Desde entonces Abba Timoteo había vivido pacíficamente en completa soledad, comiendo dátiles de los árboles y saciando su sed con agua de un manantial. San Pafnucio suplicó al Anciano que pudiera permanecer con él en el desierto. Pero respondió que sería incapaz de soportar las tentaciones demoníacas que acosan a los moradores del desierto. El Anciano lo proporcionó dátiles y agua, y lo bendijo para que siguiera su camino.
Habiendo descansado en un monasterio del desierto, san Pafnucio emprendió un segundo viaje al desierto más remoto, con la esperanza de encontrar otro Santo Asceta que beneficiara su alma. Siguió adelante durante diecisiete días, hasta que se agotó su suministro de pan y agua. San Pafnucio se desplomó dos veces a causa de la debilidad, mas un ángel lo fortaleció.

----------

Lista de tareas —
[1] Responde según el relato sobre san Pafnucio:
(a) ¿De qué se alimentaba Abba Timoteo y con qué saciaba su sed?
(b) ¿Durante cuántos días siguió adelante san Pafnucio en su segundo viaje?
(c) ¿Quién fortaleció a san Pafnucio cuando se desplomó?
[2] Prosigue el relato sobre san Pafnucio a partir de su última oración.

(Registros de una colección)

----------

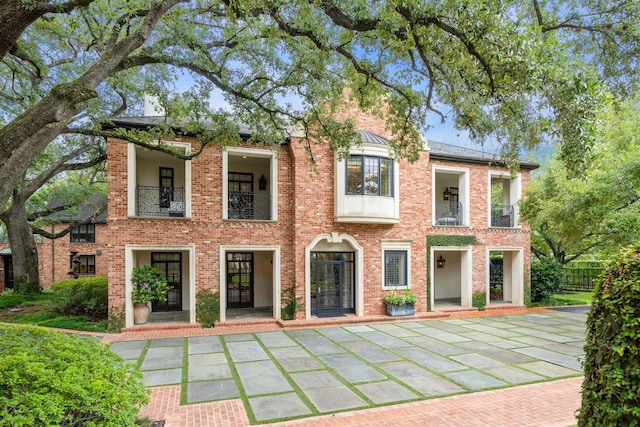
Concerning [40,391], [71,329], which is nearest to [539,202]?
[40,391]

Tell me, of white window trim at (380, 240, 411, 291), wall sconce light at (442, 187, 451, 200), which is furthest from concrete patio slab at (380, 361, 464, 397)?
wall sconce light at (442, 187, 451, 200)

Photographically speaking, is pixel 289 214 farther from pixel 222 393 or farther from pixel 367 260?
pixel 222 393

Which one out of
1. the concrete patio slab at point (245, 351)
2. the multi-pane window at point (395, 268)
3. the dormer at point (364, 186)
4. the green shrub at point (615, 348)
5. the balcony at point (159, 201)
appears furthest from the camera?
the multi-pane window at point (395, 268)

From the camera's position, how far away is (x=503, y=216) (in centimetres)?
1645

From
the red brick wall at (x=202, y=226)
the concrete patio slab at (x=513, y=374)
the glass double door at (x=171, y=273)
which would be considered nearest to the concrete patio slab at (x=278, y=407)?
the concrete patio slab at (x=513, y=374)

----------

Respuestas por tarea —
[1]
(a) Comía dátiles de los árboles y saciaba su sed con agua de un manantial.
(b) Durante diecisiete días.
(c) Un ángel.

[2]
El decimoséptimo día san Pafnucio arribó a un sitio montañoso y se sentó a descansar. Aquí vio a un hombre que se acercaba a él, cubierto de pies a cabeza con cabello blanco y ceñido sus lomos con hojas de plantas del desierto. La visión del Anciano atemorizó a Abba Pafnucio, quien saltó y huyó colina arriba. El Anciano se sentó al pie de la colina. Levantando la cabeza, vio a san Pafnucio y lo llamó para que bajara. Éste era el gran morador del desierto, Abba Onofre. A petición de san Pafnucio, le habló de sí mismo.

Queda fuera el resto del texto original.